Multi-Tenant Auth for AI Apps
Behest provides built-in multi-tenant authentication and isolation. Project-level API keys, per-user tokens, and three-tier rate limiting — all without writing auth code.
How Behest Auth Works
Behest uses a layered authentication model designed for multi-tenant AI applications. At the top level, each project gets its own API key. Within a project, individual end-users are identified by the X-End-User-Id header. This creates complete tenant isolation — one user's data, memory, and rate limits never affect another's.
The auth model has three layers:
- Project-level API key — authenticates your application. Each project has its own endpoint, API key, and configuration. Create projects in the Behest dashboard.
- User tokens — the
X-End-User-Idheader identifies individual end-users within a project. Behest uses this to scope memory, rate limits, and analytics per user. - Tenant isolation — each user's conversation memory, token budget, and rate limit counters are completely isolated. There is no cross-tenant data leakage.
Step 1: Create a Project
Projects are the top-level unit of organization in Behest. Each project gets its own subdomain (your-project.behest.app), API key, configuration, and isolated data. You can create multiple projects for different environments (development, staging, production) or different applications.
- Sign in to the Behest Dashboard
- Click “Create Project” and name your project
- Add your frontend origin to the CORS allowed origins list (e.g.,
http://localhost:3000) - Copy your project URL and API key
Step 2: Make Authenticated Requests
Every request to Behest requires a project API key in the Authorization header. Optionally, include the X-End-User-Id header to enable per-user features:
const BEHEST_URL = "https://your-project.behest.app/v1/chat/completions";
// Basic authenticated request (project-level auth)

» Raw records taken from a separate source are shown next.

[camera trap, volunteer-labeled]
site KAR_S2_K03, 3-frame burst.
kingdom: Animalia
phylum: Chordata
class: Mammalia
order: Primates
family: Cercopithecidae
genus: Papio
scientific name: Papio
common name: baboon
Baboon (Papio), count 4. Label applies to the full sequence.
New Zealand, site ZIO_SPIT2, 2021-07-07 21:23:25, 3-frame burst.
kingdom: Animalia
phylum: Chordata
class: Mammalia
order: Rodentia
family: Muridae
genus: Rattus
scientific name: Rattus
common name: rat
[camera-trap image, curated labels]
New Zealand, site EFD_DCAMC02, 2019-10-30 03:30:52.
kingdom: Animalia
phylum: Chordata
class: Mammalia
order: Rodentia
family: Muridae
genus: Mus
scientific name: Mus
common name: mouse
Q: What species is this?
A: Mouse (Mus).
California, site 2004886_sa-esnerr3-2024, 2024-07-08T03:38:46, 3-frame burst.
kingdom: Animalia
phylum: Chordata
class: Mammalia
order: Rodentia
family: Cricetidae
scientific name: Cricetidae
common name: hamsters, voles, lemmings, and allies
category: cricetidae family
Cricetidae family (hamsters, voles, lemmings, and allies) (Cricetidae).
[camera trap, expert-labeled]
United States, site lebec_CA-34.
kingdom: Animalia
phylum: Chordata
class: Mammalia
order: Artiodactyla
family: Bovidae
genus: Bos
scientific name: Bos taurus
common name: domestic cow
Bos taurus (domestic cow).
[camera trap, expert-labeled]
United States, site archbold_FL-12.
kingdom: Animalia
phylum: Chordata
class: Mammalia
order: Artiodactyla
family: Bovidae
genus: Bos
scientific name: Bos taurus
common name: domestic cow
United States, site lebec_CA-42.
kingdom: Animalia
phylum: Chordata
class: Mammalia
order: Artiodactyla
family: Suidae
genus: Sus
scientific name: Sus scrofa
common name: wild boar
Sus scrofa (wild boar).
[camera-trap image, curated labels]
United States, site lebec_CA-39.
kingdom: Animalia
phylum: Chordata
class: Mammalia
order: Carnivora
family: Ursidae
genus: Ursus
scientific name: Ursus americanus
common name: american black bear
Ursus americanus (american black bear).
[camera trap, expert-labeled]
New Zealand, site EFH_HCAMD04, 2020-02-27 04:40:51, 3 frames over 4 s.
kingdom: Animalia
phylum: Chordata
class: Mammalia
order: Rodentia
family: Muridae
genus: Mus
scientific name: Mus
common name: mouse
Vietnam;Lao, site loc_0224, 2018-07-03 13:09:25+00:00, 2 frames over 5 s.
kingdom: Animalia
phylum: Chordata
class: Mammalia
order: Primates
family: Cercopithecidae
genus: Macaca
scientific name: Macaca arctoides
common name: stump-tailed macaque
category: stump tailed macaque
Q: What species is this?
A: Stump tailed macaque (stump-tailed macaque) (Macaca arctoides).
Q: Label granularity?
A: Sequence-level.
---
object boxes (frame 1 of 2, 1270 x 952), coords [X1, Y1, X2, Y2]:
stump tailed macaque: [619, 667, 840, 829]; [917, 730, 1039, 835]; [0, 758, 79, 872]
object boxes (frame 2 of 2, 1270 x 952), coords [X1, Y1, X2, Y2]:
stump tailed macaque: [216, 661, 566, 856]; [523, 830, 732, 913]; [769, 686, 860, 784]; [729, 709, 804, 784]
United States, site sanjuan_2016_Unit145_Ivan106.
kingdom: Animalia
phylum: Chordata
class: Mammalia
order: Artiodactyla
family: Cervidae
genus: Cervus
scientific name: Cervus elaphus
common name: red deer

const response = await fetch(BEHEST_URL, {
method: "POST",
headers: {
"Authorization": "Bearer your-project-api-key",
"Content-Type": "application/json",
},
body: JSON.stringify({
model: "gemini-2.5-flash",
messages: [{ role: "user", content: "Hello" }],
}),
});
// With per-user identification (enables user-level isolation)
const userResponse = await fetch(BEHEST_URL, {
method: "POST",
headers: {
"Authorization": "Bearer your-project-api-key",
"Content-Type": "application/json",
"X-End-User-Id": "user-123", // Your app's user ID
},
body: JSON.stringify({
model: "gemini-2.5-flash",
messages: [{ role: "user", content: "Hello" }],
}),
});How Rate Limiting Ties into Auth
Behest enforces rate limiting at three levels, all tied to the authentication context. This means rate limits are automatically scoped — you do not need to implement any rate limiting logic yourself:
- IP-level — protects against abuse from individual IP addresses. Requests from the same IP are throttled if they exceed the configured threshold.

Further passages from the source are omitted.